Saturday, November 26, 2005

More Readings

The National Charter School Research Project (not my former employer) released a report http://www.crpe.org/ncsrp/pubs/2005_HopesFears.shtml on our favorite "schools of choice" -- a revealing definition, by the way, contrasting with community schools of necessity. The report is fairly straight-forward, despite the fact that, as is the case of most charter-analysis, one gets the sense of having entered in the middle of the third act: Where is the debate as to whether these schools are actually good? (Various authors beg the question in various ways, but do not address it). Still, there are a few assertions that should not go unchallenged.

Missing the point:
"There is a great deal of debate about whether charter schools serve the disadvantaged or "cream" student populations to serve the easy to educate." In an attempt to refute the charges of "cream[ing]," the authors include data that reveals that, nationally, charter schools educate an equivalent proportion of minority* and low-income students as the districts in which they are located, and therefore do not focus on serving "the easy to educate."

This is complete garbage. Look, I don't doubt their numbers; that's not the point. The argument is being made that all minority and low-income kids are, by definition of their membership within those low-income and minority groups, not easy to educate. I think that's clearly crap. Moreover, it fails to take into consideration that charter schools select-out students who fit the above categories but fail to fit potentially more salient categories that predict future success, such as 1) parental involvement, 2) past academic successes, 3) intrinsic motivation for learning. No one with a brain thinks charter schools "cream," by taking the rich white kids. Those of us who pay attention to things, however, believe charter schools "cream," by knocking on doors and saying you can come if you get As and Bs. You can come, but parents must do X, Y, and Z. You can come, but only if you already know how to listen, learn, study, achieve. Those qualities exist both in and out of minority and low-income groups, and are a much greater measurement of whether a school is "creaming."

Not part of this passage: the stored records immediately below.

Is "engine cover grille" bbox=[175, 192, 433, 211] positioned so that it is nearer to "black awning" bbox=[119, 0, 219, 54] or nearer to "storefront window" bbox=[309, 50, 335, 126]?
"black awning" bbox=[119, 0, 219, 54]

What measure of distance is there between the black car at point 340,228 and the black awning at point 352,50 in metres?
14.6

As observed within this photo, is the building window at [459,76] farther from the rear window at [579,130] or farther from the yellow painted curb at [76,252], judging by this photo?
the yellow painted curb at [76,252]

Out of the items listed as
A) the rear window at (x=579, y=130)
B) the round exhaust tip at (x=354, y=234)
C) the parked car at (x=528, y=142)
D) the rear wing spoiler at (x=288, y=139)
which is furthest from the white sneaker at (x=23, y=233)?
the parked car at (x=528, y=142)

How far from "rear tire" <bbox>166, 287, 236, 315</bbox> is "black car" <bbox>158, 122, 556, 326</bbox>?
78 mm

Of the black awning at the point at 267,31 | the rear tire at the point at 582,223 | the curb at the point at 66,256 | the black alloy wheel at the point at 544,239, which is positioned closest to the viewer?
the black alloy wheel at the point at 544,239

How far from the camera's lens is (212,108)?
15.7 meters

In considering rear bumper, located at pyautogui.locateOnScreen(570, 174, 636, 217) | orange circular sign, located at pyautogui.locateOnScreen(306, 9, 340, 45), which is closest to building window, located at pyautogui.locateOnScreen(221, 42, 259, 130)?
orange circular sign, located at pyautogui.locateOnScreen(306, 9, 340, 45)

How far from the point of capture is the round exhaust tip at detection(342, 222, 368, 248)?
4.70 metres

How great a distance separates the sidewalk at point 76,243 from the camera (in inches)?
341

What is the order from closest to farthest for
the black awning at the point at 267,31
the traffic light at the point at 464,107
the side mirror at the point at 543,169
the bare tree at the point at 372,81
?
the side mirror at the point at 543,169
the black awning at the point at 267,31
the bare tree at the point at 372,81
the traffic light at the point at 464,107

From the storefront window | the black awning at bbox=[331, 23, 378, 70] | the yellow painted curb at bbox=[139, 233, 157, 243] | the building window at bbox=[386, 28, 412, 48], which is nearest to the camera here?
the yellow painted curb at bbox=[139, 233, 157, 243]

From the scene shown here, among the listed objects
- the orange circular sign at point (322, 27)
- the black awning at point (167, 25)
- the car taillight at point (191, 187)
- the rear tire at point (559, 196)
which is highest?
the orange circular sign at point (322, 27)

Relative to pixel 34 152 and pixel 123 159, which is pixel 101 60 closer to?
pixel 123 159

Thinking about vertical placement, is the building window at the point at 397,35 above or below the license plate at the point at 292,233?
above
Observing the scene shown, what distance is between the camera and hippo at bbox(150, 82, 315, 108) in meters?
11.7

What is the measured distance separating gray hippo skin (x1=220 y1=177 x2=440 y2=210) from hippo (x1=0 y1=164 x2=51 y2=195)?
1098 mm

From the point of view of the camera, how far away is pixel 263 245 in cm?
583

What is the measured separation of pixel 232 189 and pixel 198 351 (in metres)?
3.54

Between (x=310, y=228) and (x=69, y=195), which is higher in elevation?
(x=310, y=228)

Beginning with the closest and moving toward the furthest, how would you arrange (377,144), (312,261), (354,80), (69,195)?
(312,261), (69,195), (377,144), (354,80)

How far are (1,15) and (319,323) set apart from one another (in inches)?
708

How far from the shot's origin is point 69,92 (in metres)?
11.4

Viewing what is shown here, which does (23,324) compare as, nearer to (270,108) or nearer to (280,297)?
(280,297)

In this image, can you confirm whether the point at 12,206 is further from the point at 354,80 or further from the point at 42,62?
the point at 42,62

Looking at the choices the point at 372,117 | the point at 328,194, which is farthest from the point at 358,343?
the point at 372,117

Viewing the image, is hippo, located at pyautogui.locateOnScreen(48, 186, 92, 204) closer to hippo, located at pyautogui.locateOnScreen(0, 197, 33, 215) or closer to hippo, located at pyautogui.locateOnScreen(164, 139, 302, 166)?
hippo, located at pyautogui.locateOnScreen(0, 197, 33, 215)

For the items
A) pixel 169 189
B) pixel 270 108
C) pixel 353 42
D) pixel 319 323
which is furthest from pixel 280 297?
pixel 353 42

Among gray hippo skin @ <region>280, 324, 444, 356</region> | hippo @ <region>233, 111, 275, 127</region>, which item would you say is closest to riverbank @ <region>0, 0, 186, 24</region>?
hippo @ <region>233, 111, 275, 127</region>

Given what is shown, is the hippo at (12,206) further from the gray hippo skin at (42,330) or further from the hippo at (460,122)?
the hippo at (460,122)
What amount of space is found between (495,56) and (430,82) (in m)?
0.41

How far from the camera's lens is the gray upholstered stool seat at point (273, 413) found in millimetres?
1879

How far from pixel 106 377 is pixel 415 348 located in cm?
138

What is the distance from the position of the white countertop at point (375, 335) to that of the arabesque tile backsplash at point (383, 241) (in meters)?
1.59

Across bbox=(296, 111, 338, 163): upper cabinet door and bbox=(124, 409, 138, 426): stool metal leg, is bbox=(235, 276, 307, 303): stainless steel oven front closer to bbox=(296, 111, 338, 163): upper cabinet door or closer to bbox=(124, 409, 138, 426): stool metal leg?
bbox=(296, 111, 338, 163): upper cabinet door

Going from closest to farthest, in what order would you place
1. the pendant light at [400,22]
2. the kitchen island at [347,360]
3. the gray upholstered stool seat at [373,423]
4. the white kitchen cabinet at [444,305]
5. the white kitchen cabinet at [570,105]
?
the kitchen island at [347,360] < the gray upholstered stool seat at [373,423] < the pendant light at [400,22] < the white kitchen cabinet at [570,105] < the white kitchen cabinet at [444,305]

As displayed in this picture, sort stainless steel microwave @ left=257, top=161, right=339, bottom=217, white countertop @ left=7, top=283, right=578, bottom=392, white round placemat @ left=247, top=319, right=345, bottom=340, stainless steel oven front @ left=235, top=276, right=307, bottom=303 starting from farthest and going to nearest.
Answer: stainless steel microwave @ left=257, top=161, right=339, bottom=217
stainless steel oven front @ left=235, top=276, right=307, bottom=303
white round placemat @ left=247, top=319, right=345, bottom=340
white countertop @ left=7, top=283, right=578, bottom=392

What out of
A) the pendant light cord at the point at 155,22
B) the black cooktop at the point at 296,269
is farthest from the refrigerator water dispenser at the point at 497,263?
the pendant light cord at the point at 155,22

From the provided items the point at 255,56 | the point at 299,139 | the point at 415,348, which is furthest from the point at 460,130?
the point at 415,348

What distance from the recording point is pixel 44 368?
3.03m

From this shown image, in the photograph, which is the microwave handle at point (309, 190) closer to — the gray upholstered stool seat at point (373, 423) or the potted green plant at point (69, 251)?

Obviously, it is difficult, on a national level, to really study these localized trends. So don't do it, and don't release so obviously a flawed "finding."

Ridiculous
"Many charter schools on other localities failed to meet AYP. Does this mean that a majority of charter schools in Washington, D.C. and elsewhere are failing to educate their students? The answer is that [we] cannot know from the AYP data..."

Well, why not? AYP, while obviously not the end-all of student achievement measurement, is at least a consistent benchmark. In the absence of a situation where an entire school is composed of subgroups too statisically small to be measured, AYP is one, albeit incomplete, way to measure growth.

Our charter school proponents don't think so. "The ten charter schools [in Washington D.C.] that failed to meet AYP were serving highly disadvantaged students who seldom meet AYP, given the way it is calculated."

What? So, these kids have it tough, and they're real far behind, so it's okay for them to fail to achieve at (not even very high) levels? Are you kidding? They've never been doing real good, so we can't be expected to change that. My community school lacks the benefits most charter schools enjoy and yet we've made AYP three straight years and have exited Program Improvement status, doing it within communities that are highly disadvantaged and (previously) seldom met AYP. No excuses, right? It makes you wonder if proponents of charter school would take such as a laissez-fare, oh well attitude to the lack of achievement in community schools.

You smell that? It's hypocrisy.

Missing the point, again.
Authors decry the lack of quality research available on charter schools, citing studies that suffer from poor methodology or bias (in both directions). That said, there continues to be this massive blindspot in assessing the impact of charter schools on student achievement. "Everyone wants to know whether children attending charter schools benefit or suffer harm," writes our researchers. Maybe, but the benefits of children in a charter school looks at only one side of the coin. Incomplete or insufficient as existing research is, it drastically exceeds research that looks at the effects charter schools have on the students who do not attend. In other words, a charter school opens in our community, what happens to our schools that lose their committed families, accomplished students, and key staff? Truly, the effects on the other 1,500 or 3,000 kids ought to be just as, if not more important, than studying or how the 73 kids fared in their new environment.

*(their terminology, not mine)

4 Comments:

Blogger Johanna said...

Preach on, my friend. I am with you 100%.

12:31 PM  
Blogger Kilian Betlach said...

Yeah, so, that's what I do during Thanksgiving vacation after I can no longer play scrabble with my grandparents.

3:30 PM  
Blogger posthipchick said...

Had I known you were a Scrabble fan, I would have invited you over to play with my husband.
I have a rule that I don't play Scrabble anymore with English Phd's, but perhaps you would enjoy the challenge.

7:30 PM  
Blogger Kilian Betlach said...

Not Scrabble exactly, but the increasing popular post-Scrabble hybrid Upwords! With its reliance on pattern recognition and lack of true linguistic depth, Upwords! allows for far greater ease of play and a leveling of the playing field for those of us without Ph.Ds in anything, much less English.